■ **WRITTEN INSTRUCTION 1**:
Output, word for word, the passage of the Chaos Toolkit text from "cat chaos/terminate-pod.yaml" up to and including "in its places.".

■ **SELECTED EXTRACT**:
━━━

Learn chaos engineering for Kubernetes without scrubbing through videos or documentation. Educative’s text-based courses are easy to skim and feature live coding environments, making learning quick and efficient.
Now, we apply that definition to our cluster inside the go-demo-8
Namespace. This will get our application up and running as a Pod.
kubectl --namespace go-demo-8 apply --filename k8s/terminate-pods/pod.yaml
Now it’s time to apply some damage and destroy our application!
To perform chaos experiments to our application, we can use the Chaos Toolkit plugin for Kubernetes. This toolkit does not support Kubernetes out-of-the-box. We need a plugin for features beyond basic out-of-the-box features. Let’s install a Kubernetes plugin using pip
.
pip install -U chaostoolkit-kubernetes
Note: Explore the Chaos Toolkit plugin using the
discover
command to see all its features, options, and arguments.
Let’s start destroying stuff. Look at the first definition that we will use, located in the chaos
directory, in the fileterminate-pod.yaml
.
cat chaos/terminate-pod.yaml
This gives us the following output:
version: 1.0.0
title: What happens if we terminate a Pod?
description: If a Pod is terminated, a new one should be created in its places.
tags:
- k8s
- pod
method:
- type: action
name: terminate-pod
provider:
type: python
module: chaosk8s.pod.actions
func: terminate_pods
arguments:
label_selector: app=go-demo-8
rand: true
ns: go-demo-8
Now that we have seen the definition, let’s run terminate-pod.yaml
.
chaos run chaos/terminate-pod.yaml
The output is as follows:
[... INFO] Validating the experiment's syntax
[... INFO] Experiment looks valid
[... INFO] Running experiment: What happens if we terminate a Pod?
[... INFO] No steady state hypothesis defined. That's ok, just exploring.
[... INFO] Action: terminate-pod
[... INFO] No steady state hypothesis defined. That's ok, just exploring.
[... INFO] Let's rollback...
[... INFO] No declared rollbacks, let's move on.
[... INFO] Experiment ended with status: completed
After the initial validation, it ran the experiment called What happens if we terminate a Pod?

━━━

■ **DATA FOR THIS EXERCISE**:

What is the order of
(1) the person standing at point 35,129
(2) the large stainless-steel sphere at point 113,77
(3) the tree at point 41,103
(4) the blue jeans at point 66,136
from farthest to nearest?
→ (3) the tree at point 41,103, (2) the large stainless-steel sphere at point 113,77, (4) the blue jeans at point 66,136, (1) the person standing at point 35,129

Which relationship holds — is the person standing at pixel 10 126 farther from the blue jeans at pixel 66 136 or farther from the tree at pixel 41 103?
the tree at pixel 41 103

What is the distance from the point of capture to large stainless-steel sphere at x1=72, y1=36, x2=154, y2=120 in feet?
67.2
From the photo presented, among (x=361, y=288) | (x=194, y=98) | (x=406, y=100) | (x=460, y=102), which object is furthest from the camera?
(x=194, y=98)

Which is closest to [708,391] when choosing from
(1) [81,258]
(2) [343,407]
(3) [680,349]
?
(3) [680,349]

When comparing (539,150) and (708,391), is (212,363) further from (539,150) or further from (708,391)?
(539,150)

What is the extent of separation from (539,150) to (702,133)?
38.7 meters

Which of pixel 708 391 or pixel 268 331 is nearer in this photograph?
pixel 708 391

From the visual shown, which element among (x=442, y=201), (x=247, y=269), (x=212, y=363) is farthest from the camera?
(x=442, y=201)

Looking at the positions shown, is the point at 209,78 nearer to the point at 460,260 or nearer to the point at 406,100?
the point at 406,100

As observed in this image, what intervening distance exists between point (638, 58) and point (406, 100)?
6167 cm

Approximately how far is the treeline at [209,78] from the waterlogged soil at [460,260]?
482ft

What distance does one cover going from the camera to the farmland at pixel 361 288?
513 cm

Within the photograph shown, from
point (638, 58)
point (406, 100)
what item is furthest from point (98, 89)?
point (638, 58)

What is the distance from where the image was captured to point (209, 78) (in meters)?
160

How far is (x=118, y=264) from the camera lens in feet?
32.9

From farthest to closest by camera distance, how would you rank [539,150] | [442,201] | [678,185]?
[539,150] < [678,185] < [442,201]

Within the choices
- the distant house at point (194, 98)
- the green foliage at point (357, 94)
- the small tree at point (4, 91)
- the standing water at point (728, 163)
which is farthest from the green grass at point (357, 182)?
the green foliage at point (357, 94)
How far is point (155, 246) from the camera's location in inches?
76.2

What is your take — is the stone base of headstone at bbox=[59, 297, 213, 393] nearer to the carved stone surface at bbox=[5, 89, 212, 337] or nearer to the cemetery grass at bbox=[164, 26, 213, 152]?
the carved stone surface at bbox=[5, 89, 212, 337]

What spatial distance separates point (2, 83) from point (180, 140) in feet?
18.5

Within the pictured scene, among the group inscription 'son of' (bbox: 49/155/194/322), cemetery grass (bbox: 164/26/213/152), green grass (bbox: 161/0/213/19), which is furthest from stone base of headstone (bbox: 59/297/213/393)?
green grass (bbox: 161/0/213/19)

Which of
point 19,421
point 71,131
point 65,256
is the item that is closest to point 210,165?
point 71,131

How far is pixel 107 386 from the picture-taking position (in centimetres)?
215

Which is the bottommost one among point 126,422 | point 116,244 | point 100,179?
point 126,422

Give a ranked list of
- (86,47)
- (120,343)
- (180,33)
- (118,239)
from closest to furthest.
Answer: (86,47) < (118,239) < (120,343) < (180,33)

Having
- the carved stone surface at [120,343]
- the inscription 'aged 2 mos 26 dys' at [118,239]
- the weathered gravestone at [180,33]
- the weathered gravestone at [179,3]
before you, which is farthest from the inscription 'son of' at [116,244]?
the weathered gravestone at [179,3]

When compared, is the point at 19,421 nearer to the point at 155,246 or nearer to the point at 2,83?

━━━

■ **WRITTEN INSTRUCTION 2**:
Switch "farthest" to "most distant" in the listing, from its first line up to and including the line with "66,136, (1) the person standing at point 35,129". Give back only those lines, with everything else unchanged.

■ **CORRECT OUTPUT 1**:
cat chaos/terminate-pod.yaml
This gives us the following output:
version: 1.0.0
title: What happens if we terminate a Pod?
description: If a Pod is terminated, a new one should be created in its places.

■ **CORRECT OUTPUT 2**:
What is the order of
(1) the person standing at point 35,129
(2) the large stainless-steel sphere at point 113,77
(3) the tree at point 41,103
(4) the blue jeans at point 66,136
from most distant to nearest?
→ (3) the tree at point 41,103, (2) the large stainless-steel sphere at point 113,77, (4) the blue jeans at point 66,136, (1) the person standing at point 35,129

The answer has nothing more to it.